→ **Document**
━━━━━━━━━━━━━━━━━━━━━━━━━━━━━━

Characterizing Linguistic Divergences in Machine Translation
Professor DumbledoreAlbus Dumbledore versus Noam Chomsky

What is linguistics?

Overview of core concepts used in our project

Linguistics | an introduction
Often times, people think linguists are translators. This is a misconception. Linguistics is the scientific study of language. While linguists may study and learn foreign languages as part of their work, the field is broader than these tasks. Saeed (2003) describes how linguists have traditionally defined languages in modules. The diagram to the left is a variation of his own hierarchial representation of these modules (p. 9). Each of its elements are described in detail below. Pursue the following descriptions to gain a better understanding of how linguists think of language and general concepts used throughout this project.

━━━━━━━━━━━━━━━━━━━━━━━━━━━━━━

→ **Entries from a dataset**
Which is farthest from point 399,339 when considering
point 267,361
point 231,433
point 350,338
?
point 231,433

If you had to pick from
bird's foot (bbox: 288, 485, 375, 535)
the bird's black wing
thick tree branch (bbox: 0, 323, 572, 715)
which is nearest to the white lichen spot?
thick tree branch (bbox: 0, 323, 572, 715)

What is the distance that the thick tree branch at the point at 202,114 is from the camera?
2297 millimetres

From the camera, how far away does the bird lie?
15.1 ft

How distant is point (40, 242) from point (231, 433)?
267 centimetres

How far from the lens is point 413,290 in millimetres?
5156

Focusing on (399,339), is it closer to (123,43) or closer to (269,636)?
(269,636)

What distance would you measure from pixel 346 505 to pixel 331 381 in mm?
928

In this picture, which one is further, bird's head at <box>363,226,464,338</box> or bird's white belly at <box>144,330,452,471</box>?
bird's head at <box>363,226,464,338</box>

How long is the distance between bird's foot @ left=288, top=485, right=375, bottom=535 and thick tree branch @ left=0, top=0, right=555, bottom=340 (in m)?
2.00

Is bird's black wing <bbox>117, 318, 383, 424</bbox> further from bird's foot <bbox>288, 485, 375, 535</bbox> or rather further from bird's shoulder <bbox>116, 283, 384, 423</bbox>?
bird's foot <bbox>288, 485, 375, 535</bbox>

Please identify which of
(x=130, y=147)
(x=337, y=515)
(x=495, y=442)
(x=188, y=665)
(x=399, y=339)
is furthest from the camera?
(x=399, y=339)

━━━━━━━━━━━━━━━━━━━━━━━━━━━━━━

→ **Tasks**
1. Can you extract everything in the linguistics introduction from "Linguistics | an" down to "throughout this project.", copied word for word?
2. Could you rewrite the entries from the line containing "Please identify which of" down to the final entry line, substituting "viewer" for "camera" and keeping everything else identical?

→ **Answers for this exercise**
1.
Linguistics | an introduction
Often times, people think linguists are translators. This is a misconception. Linguistics is the scientific study of language. While linguists may study and learn foreign languages as part of their work, the field is broader than these tasks. Saeed (2003) describes how linguists have traditionally defined languages in modules. The diagram to the left is a variation of his own hierarchial representation of these modules (p. 9). Each of its elements are described in detail below. Pursue the following descriptions to gain a better understanding of how linguists think of language and general concepts used throughout this project.

2.
Please identify which of
(x=130, y=147)
(x=337, y=515)
(x=495, y=442)
(x=188, y=665)
(x=399, y=339)
is furthest from the viewer?
(x=399, y=339)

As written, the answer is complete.